Response -> this denial of the existence of such a proof was not based
upon a rigorous proof, but seemingly the collective understanding of
many who have tried and grown frustrated.

Objection 2— From John 1:8: "If we say that we have no sin, we deceive
ourselves, and the truth is not in us." If the sinlessness of Mary comes
from her own words, does that mean that she has deceived herself?
Response -> Jesus uses a rhetorical question to the persecuting Jewish
leaders to say that he is without sin in John 8:46
“Which of you convicts me of sin?” but he does not deceive himself.

Note, that the the loose definition of “we” allows for specific
exceptions to be explained in God’s word.

Objection 3— Are there not passages in the Old Testament that have
similar wording, and hence it might be concluded that others are
Immaculately Conceived as well? Answer -> There are somewhat
similar passages, but in these cases the exact words and situations
are different in key ways—ie 1 Sam 2:1, Job 19:25.

Question 1— Can it be shown that Mary is sinless after Luke 1:47 and before her life came to an end?

Response -> Yes. Luke 1:47 must also be true in the prophetic sense,
at the end of her life, at her final judgment. If Mary had subsequently sinned
but had enjoyed the same salvation mechanism as others have after Jesus'
death on a cross, then Luke 1:47 would be true now if she spoke it after her
death, but not in the same sense at the time of the Magnificat.
Therefore, for scripture to be inerrant, she would have had to had said
something different (or it would not have been included in the Bible) -
perhaps something to the effect of "my spirit rejoices in the hope that
Jesus my son will be my savior". However, the Bible does not say that,
so she remained without sin.

Thanks for your attention.
Other Questions/Comments/Suggestions/Typos?


#2

This is very interesting.
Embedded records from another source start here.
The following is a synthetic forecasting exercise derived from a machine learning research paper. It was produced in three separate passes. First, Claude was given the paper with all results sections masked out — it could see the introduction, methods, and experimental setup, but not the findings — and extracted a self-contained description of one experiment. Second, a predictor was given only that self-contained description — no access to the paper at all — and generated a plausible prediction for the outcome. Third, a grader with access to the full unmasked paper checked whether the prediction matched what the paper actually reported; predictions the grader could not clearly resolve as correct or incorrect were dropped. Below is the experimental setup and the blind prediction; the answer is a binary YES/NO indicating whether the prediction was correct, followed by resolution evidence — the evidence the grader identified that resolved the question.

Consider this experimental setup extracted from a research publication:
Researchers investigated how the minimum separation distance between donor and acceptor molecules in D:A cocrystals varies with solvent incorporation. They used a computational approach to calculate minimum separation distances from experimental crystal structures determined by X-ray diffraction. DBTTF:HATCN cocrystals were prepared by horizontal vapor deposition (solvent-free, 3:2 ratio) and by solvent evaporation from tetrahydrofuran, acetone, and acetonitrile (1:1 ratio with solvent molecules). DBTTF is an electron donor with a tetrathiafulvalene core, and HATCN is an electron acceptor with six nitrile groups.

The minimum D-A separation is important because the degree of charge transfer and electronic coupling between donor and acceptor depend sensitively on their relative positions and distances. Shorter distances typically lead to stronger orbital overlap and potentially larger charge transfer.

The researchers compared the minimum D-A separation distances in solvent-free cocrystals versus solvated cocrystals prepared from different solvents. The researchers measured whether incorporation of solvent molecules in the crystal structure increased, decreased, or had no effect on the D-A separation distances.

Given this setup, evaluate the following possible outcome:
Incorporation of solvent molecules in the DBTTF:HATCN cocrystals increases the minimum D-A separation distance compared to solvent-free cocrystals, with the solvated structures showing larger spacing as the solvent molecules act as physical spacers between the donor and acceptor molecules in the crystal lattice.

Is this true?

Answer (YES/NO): YES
Thank you for posting! It is nice to be able to demonstrate doctrine from Scripture, and it is interesting, and telling, that before Jesus Christ was even born, Mary proclaimed that she was blessed and that Jesus was her Savior.

I love Luke's veneration of Mary! Thanks again for the insight!


#3

Luke reported the facts as he got them (and as the Holy Spirit guided him). This is not veneration. To read it as such is to misunderstand Luke (IMHO).


#4

I think the op is making at least one assumption which makes his argument not a stringent proof.


#5

Not sure which assumption you’re thinking of, but one that I see is the assumption (which is a gross heresy, really) that having Jesus as Savior = sinlessness.


#6

I think he intended to point out that, even before Jesus Christ had died for her, and thus opened the door to salvation, Mary called Him ‘my Savior’, and so distinguishes herself from those who call Him ‘our Savior’ after He had died for our sins.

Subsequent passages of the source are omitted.